Obama is too reliant on the retrospective and less forthcoming about the prospective. Romney is the reverse: He makes no mention of concrete actions he took as a chief executive in the private sector or as governor of a state with a high-tech reputation to provide background. Obama clearly marshals the resources of an incumbent in answering the questions; he has substantive approaches to the more obscure topics in the list like food, water and oceans, while Romney has vague responses meant to reassure conservatives that he will not put bureaucrats in charge of anything.
But Romney's approach to innovation policy systematically includes related policy areas like immigration, regulation and trade, infusing many of his answers with a breadth and internal coherence not matched by Obama’s well-worn lists about doubling R&D spending and training scientists and engineers. Obama’s answers are cool and above the fray, not mentioning his opponent at all. Romney’s answers interweave politics and policy, even aiming direct criticism at Obama. And while both candidates nod to challenging fiscal times, they make little effort to demonstrate how priorities in science and technology will flourish in what will most likely be a searing fiscal and political environment.
One would think that such documents would be well-vetted and proofed. I did not unearth any particular howlers in the text, but I did have some chuckles following, for example, Obama’s space policy claim that “[w]hen our Orion deep space crew vehicle takes its first test flight in 2014, it will travel farther into space than any spacecraft designed for humans has flown in the 40 years since our astronauts returned from the moon. That is progress.” If by progress you mean doing better than any time other than 40 years ago.
Romney provided a moment of amusement as well when he admitted, “I am not a scientist myself, but my best assessment of the data is that the world is getting warmer, that human activity contributes to that warming, and that policymakers should therefore consider the risk of negative consequences.” More than being more IPCC than GOP, he really assessed the data himself?
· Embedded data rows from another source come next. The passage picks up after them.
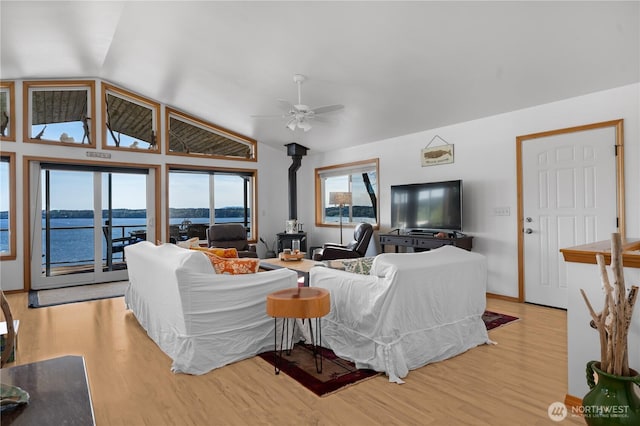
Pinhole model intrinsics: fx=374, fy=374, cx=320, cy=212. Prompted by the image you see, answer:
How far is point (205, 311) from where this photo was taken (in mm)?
2729

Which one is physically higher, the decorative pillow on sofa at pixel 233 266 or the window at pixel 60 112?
the window at pixel 60 112

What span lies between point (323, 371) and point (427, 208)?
3.31m

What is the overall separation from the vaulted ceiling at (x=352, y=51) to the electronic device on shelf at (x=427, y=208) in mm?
931

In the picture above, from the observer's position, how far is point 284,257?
4891mm

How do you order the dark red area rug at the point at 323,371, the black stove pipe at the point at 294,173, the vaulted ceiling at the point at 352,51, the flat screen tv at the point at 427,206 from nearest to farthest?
the dark red area rug at the point at 323,371
the vaulted ceiling at the point at 352,51
the flat screen tv at the point at 427,206
the black stove pipe at the point at 294,173

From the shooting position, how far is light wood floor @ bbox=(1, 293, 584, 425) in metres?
2.06

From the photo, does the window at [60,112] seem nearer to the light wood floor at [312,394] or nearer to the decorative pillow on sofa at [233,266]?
the light wood floor at [312,394]

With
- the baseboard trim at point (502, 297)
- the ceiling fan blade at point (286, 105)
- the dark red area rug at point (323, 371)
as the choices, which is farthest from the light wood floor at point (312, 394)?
the ceiling fan blade at point (286, 105)

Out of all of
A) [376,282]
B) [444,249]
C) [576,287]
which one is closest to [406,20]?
[444,249]

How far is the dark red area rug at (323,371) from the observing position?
7.94 ft

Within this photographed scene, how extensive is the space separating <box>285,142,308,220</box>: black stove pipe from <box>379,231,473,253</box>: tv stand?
252 centimetres

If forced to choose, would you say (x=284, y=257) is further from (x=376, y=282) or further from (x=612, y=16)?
(x=612, y=16)

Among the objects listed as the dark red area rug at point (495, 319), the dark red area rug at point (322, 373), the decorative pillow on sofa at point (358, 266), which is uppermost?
the decorative pillow on sofa at point (358, 266)

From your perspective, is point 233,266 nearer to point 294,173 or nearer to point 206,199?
point 206,199
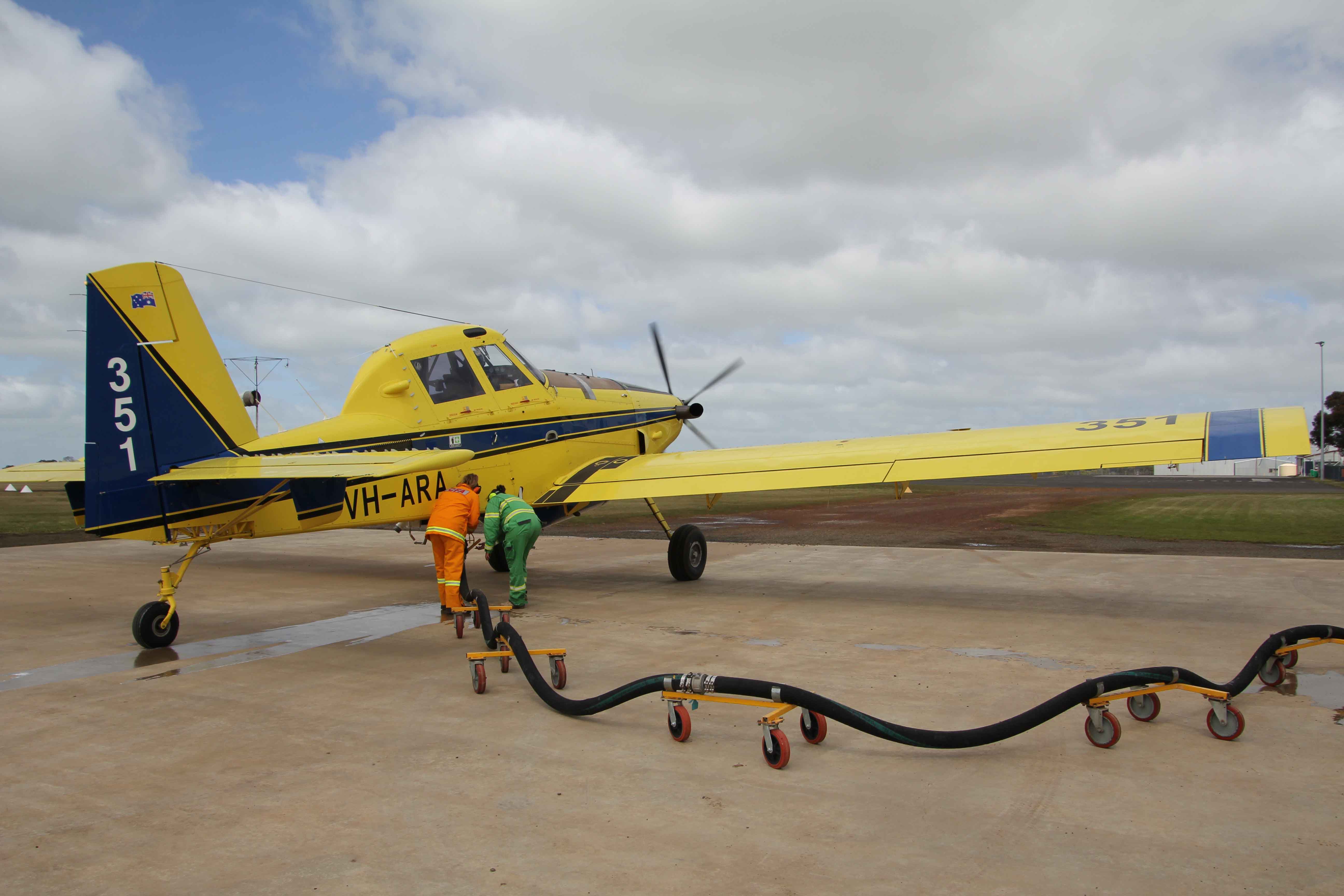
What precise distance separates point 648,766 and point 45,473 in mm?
10921

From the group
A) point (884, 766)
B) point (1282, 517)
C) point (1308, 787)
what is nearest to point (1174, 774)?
point (1308, 787)

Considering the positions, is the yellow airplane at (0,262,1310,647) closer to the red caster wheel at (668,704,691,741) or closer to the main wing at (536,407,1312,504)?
the main wing at (536,407,1312,504)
And candidates for my least favorite policies: Obama is “committed to doubling funding for key research agencies to support scientists and entrepreneurs.” If doubling were a policy, bacteria would have think tanks and not colonies. Romney would “take the unprecedented step of tying federal funds [for higher education] directly to dramatic reforms that expand parental choice, invest in innovation, and reward teachers for their results instead of their tenure.” Now that Romney has told kids to hit their parents up for tuition money, he needs to give parents something in the deal.
So instead of turning to the recap of the conventions on The Colbert Report, why not try a little science policy wonkery?
It’s better than talking to a chair!
David H. Guston is Professor of Political Science and Co-Director of the Consortium for Science, Policy and Outcomes at Arizona State University. He is Principal Investigator and Director of the Center for Nanotechnology in Society at Arizona State University.